_SOURCE EXCERPT_.
####

Today I happened upon the website “Climate Denial Crock of the Week” which reports that Peabody Energy, described as ” the world’s largest privately owned coal producer” has declared Chapter 11 bankruptcy in the United States.  In the comments section, someone reports that three of the four largest US coal companies have declared bankruptcy in the last week.  This site is definitely work a look: ClimateCrocks.

Apparently, the straw that broke Peabody’s back was their purchase of coal assets in Australia.  There has been a drop in energy and metals prices since mid-2014, related to slowing in the economies of China and Brazil.  In 2011, Peabody did a $5.1 billion leveraged buyout of Australia’s MacArthur Coal, which had reserves of 2.26 billion tonnes of coal in four open pit mines producing over 6 million tonnes of metallurgical coal (used for making steel) a year (these figures from Wikipedia.)

The Washington Post attributed Peabody’s bankruptcy, and the bankruptcy of 45% of the US coal-producing industry, to competition from cheap natural gas in the US market.  Natural gas has suddenly become very cheap because of fracking technology.  The coal bankruptcies have occurred before US regulations, including the “Clean Power Plan”, could go into effect, so the popular turning away from fossil fuels has not been the cause of the coal industry’s troubles.

While most environmentalists would agree that bankrupting the coal industry is a good thing, it does not appear to be directly due to popular revulsion; rather, competition from the vast quantities of cheap natural gas that have suddenly become available is the cause.  It seems to be purely coincidental that prices of solar-derived electricity have fallen to levels comparable to the price of coal and natural gas-produced electricity.  Dramatic decreases in the cost of solar photovoltaic systems have stimulated increases in system installation, but there is a long way to go before solar power will supplant fossil fuel power.  Advances in power storage and transmission will also be necessary to make fossil electricity a thing of the past.

####

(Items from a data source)
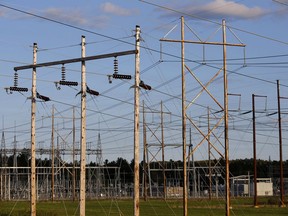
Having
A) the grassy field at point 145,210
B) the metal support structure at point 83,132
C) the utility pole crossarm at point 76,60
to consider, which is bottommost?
the grassy field at point 145,210

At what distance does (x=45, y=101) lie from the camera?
37.3 meters

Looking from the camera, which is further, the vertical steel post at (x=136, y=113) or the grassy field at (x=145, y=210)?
the grassy field at (x=145, y=210)

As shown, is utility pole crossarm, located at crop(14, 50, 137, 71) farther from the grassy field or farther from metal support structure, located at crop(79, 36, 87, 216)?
the grassy field

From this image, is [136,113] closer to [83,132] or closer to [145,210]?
[83,132]

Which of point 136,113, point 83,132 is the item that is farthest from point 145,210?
point 136,113

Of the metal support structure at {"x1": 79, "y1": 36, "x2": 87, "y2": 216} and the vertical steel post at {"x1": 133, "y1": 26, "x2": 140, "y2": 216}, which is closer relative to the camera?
the vertical steel post at {"x1": 133, "y1": 26, "x2": 140, "y2": 216}

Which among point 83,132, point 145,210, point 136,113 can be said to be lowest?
point 145,210

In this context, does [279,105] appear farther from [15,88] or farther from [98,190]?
[98,190]

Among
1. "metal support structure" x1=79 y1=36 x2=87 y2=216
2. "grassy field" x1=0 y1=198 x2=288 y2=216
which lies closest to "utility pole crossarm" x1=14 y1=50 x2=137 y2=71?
"metal support structure" x1=79 y1=36 x2=87 y2=216

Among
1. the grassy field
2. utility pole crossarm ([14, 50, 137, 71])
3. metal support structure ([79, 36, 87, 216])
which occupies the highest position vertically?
utility pole crossarm ([14, 50, 137, 71])

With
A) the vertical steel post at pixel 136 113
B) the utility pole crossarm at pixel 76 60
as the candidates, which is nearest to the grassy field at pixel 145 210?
the utility pole crossarm at pixel 76 60

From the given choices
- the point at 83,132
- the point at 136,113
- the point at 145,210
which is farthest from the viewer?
the point at 145,210

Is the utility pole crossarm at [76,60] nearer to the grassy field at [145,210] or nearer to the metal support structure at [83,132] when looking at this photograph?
the metal support structure at [83,132]

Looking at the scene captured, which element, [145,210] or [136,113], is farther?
[145,210]
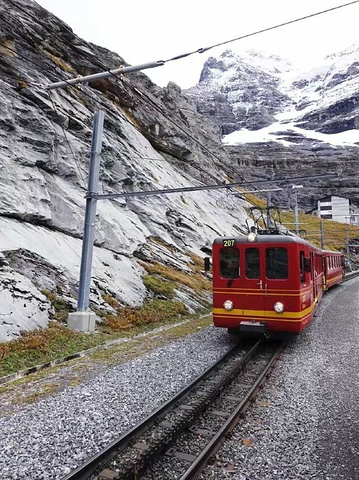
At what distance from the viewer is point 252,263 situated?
36.6ft

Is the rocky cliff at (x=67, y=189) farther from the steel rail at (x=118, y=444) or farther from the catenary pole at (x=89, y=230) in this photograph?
the steel rail at (x=118, y=444)

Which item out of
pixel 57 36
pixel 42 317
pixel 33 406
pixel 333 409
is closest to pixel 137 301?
pixel 42 317

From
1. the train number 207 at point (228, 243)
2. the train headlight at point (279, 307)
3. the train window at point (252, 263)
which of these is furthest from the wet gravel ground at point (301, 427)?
the train number 207 at point (228, 243)

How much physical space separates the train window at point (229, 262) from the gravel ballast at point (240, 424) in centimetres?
254

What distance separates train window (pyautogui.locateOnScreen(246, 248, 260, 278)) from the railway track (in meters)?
3.29

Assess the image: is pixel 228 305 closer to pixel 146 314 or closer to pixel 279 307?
pixel 279 307

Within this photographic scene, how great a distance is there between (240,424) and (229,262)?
19.8ft

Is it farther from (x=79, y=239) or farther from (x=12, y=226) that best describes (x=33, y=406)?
(x=79, y=239)

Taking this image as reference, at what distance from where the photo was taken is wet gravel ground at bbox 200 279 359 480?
469 cm

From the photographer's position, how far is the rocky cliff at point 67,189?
13.4m

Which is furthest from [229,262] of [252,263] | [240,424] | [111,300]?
[240,424]

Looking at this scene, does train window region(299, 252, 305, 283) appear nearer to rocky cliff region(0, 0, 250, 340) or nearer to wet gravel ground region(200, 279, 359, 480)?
wet gravel ground region(200, 279, 359, 480)

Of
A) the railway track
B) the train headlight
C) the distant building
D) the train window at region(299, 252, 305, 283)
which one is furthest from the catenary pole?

####

_WHAT YOU WILL DO_.
Answer these questions about the piece on coal bankruptcies:
(a) How much did Peabody pay in its 2011 leveraged buyout of MacArthur Coal?
(b) What did the Washington Post blame for Peabody's bankruptcy?
(c) Which advances does the piece say are also needed to make fossil electricity a thing of the past?

_CORRECT OUTPUT_.
(a) $5.1 billion.
(b) Competition from cheap natural gas in the US market.
(c) Advances in power storage and transmission.